• **Excerpt provided**

- - -

Agent Mode asks something different of all of them. It asks them to describe outcomes instead of steps. To trust a multi-step process they didn’t design. To evaluate results without having controlled the method. To know when to steer and when to let it run.

Call it a delegation literacy gap. Most enterprise training programs (including, honestly, ours) aren’t built for it yet with AI in mind.

The closest analogy I can find comes from management, not technology. The hardest transition most individual contributors face when they become managers is learning to define outcomes without dictating methods. You go from “I’ll build this spreadsheet” to “I need this analysis by Thursday, here’s what it needs to show, use your judgment on the approach.” Some people make that transition naturally. A lot of people struggle with it, either micromanaging every step or abdicating so completely that the output misses the mark.

Agent Mode creates the same tension… compressed into a two-minute interaction with a piece of software.

What I’m Testing Now

We’re not overhauling our entire training program overnight. But I am running Agent Mode through real workflows with several teams to see where it lands and where it stumbles.

The Viva Insights scenario is the one I know best, and it’s become my go-to demo. Nearly 700,000 rows, a specific audience with specific needs, and a time constraint that makes the speed difference visceral. When I show people the before-and-after, the reaction isn’t “that’s cool.” It’s closer to “wait, why am I still doing this the old way?”

The pattern I’m seeing: people who are good at managing other people tend to be the quickest to click with Agent Mode. They know how to set direction, check progress, and adjust from the first version of a deliverable to what they really wanted. People who are used to doing everything themselves - often your highest individual performers - can struggle the most.

That’s worth paying attention to, because your best prompt engineers might not be your best Agent Mode users. Different skill, different instinct on day one.

Where This Is Still Rough

I’d be doing you a disservice if I painted Agent Mode as the finished product. It’s not.

It sometimes over-builds. I’ve asked for a simple summary table and gotten a workbook with four sheets, three charts, and conditional formatting I didn’t request. Useful, maybe. But it makes validation harder because now you’re checking work you didn’t ask for.

- - -

• **Action item A**
According to the passage on Agent Mode, why is it a problem when the tool over-builds? Answer in one to three sentences.
• **Action item B**
In the passage on Agent Mode, how many rows does the Viva Insights scenario involve?
• **Action item C**
Resume the passage on Agent Mode, starting after its last sentence.
The records have nothing to do with the Agent Mode passage.

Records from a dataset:

- - -

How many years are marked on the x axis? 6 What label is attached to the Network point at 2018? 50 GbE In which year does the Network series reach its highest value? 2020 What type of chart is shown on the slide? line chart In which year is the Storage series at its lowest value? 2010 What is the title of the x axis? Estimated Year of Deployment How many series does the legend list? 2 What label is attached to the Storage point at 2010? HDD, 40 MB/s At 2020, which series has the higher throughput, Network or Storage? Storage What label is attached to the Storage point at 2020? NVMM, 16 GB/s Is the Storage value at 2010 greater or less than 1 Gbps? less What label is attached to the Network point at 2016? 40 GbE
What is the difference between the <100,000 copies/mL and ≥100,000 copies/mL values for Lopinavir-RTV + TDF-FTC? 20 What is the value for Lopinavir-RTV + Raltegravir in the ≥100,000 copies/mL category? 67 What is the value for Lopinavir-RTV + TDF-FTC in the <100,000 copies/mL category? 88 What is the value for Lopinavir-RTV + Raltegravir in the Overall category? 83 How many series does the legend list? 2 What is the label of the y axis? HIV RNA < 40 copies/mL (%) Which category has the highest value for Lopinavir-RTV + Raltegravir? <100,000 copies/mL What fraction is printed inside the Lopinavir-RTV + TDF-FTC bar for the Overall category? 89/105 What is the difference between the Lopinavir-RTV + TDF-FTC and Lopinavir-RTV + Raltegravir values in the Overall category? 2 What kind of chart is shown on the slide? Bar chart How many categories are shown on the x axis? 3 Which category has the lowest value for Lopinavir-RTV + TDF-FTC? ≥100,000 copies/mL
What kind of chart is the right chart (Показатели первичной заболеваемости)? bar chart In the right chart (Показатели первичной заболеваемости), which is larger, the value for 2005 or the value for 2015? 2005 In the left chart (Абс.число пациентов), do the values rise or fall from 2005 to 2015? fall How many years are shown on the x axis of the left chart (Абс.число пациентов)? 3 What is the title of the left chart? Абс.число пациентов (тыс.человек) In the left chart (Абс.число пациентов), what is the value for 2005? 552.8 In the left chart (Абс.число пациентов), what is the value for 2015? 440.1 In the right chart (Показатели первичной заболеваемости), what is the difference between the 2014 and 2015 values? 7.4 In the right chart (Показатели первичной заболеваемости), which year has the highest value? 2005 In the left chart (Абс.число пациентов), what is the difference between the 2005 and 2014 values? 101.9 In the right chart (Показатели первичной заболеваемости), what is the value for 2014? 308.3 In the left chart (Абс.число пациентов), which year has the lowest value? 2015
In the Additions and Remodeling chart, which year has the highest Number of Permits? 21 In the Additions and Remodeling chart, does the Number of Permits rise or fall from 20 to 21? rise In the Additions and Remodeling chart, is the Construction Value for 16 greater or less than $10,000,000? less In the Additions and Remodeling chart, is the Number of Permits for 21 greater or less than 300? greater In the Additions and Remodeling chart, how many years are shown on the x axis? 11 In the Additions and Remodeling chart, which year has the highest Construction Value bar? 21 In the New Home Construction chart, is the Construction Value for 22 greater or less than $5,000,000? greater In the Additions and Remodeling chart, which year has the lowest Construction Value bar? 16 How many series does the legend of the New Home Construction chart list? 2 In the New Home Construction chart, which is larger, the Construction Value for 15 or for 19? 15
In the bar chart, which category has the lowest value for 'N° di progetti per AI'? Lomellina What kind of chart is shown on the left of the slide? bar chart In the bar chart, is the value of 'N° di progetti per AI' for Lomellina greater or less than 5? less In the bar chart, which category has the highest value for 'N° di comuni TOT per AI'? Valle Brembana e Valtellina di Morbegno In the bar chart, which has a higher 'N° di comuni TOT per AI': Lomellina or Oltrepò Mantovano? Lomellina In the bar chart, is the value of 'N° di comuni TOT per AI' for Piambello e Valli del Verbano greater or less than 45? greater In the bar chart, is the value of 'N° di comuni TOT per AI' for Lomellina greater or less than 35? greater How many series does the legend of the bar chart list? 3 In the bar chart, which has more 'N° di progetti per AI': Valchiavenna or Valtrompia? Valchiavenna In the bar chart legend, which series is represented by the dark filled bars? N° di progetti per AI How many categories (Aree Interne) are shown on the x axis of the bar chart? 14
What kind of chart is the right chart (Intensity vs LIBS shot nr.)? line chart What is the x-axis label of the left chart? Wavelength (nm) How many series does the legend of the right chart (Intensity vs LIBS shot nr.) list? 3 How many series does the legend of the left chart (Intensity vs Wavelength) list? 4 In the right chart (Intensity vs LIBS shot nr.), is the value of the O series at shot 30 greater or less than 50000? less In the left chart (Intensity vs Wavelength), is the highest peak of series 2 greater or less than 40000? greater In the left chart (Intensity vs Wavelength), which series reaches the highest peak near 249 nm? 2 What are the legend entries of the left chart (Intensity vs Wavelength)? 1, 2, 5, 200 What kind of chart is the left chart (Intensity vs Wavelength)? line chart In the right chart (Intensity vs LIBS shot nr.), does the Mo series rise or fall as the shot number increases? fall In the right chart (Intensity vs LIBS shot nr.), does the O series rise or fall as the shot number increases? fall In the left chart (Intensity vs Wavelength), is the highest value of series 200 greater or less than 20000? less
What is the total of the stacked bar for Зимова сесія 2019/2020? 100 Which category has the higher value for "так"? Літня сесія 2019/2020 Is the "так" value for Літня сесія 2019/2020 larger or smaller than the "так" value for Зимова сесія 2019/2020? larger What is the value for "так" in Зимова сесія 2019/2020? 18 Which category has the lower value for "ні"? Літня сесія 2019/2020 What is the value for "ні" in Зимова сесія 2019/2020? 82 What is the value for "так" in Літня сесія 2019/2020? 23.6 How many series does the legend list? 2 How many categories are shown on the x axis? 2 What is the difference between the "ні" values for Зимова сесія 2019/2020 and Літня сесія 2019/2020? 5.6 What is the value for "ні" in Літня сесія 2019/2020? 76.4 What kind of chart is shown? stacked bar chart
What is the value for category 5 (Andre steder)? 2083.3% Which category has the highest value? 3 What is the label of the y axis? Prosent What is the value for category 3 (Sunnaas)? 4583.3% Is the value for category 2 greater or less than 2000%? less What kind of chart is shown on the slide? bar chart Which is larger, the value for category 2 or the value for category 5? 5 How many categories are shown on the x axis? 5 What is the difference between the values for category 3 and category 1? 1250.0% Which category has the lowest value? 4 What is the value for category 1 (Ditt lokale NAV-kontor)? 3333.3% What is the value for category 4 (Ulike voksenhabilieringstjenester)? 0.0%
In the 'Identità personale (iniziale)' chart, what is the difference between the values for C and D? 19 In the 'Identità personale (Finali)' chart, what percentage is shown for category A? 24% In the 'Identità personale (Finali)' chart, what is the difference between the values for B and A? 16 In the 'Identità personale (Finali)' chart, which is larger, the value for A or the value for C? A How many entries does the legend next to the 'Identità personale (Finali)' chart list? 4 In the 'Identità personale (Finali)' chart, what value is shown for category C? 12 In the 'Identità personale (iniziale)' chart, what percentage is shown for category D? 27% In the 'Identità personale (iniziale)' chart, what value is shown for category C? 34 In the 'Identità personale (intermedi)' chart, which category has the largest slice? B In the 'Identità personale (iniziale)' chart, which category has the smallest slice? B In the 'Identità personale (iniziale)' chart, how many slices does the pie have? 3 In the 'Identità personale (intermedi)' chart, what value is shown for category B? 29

- - -

• **Written reply A**
Over-building makes validation harder, because you end up checking work you didn't ask for, such as extra sheets, charts and formatting added to a request for a simple summary table.

• **Written reply B**
Nearly 700,000 rows.

• **Written reply C**
And the biggest caveat: Agent Mode is at its best with structured, well-defined tasks — data cleanup, document formatting, report generation. For ambiguous, judgment-heavy work, the old prompt-and-refine model can still be more reliable. Agent Mode doesn’t replace your critical thinking. It replaces your repetitive execution. Knowing the difference is the real skill.

The Question That Changed

For two years, the question my users asked most was: “What should I type into Copilot?”

It was a prompting question. A syntax question, almost. And we got good at answering it: with templates, with examples, with workshops that built prompt-writing confidence one session at a time.

The question I’m hearing now, from the people who’ve tried Agent Mode on real work, is different: “How do I know how to point it in the right direction and then verify it didn’t swerve?”

A judgment question. And judgment questions don’t get answered with templates. They get answered with practice, with examples of what good delegation looks like, and with enough trust in the tool to let go of the steering wheel when the road is straight.

We’re early. Agent Mode is weeks old in most apps, and the majority of users haven’t tried it yet. But the shift from “what do I type” to “when do I intervene” is real, it’s happening in my organization right now, and it’s going to reshape how every adoption program thinks about AI readiness in Copilot and beyond.

If you’re running AI training at any scale, try this: take a real task you do weekly, something with clear inputs and a defined output, and hand it to Agent Mode with nothing but a description of what you need at the end. Don’t tell it how. Just tell it what. Then pay attention to your own instincts. Where did you want to jump in? Where did you trust it? Where did it surprise you?

That’s the new curriculum. Learning to partner.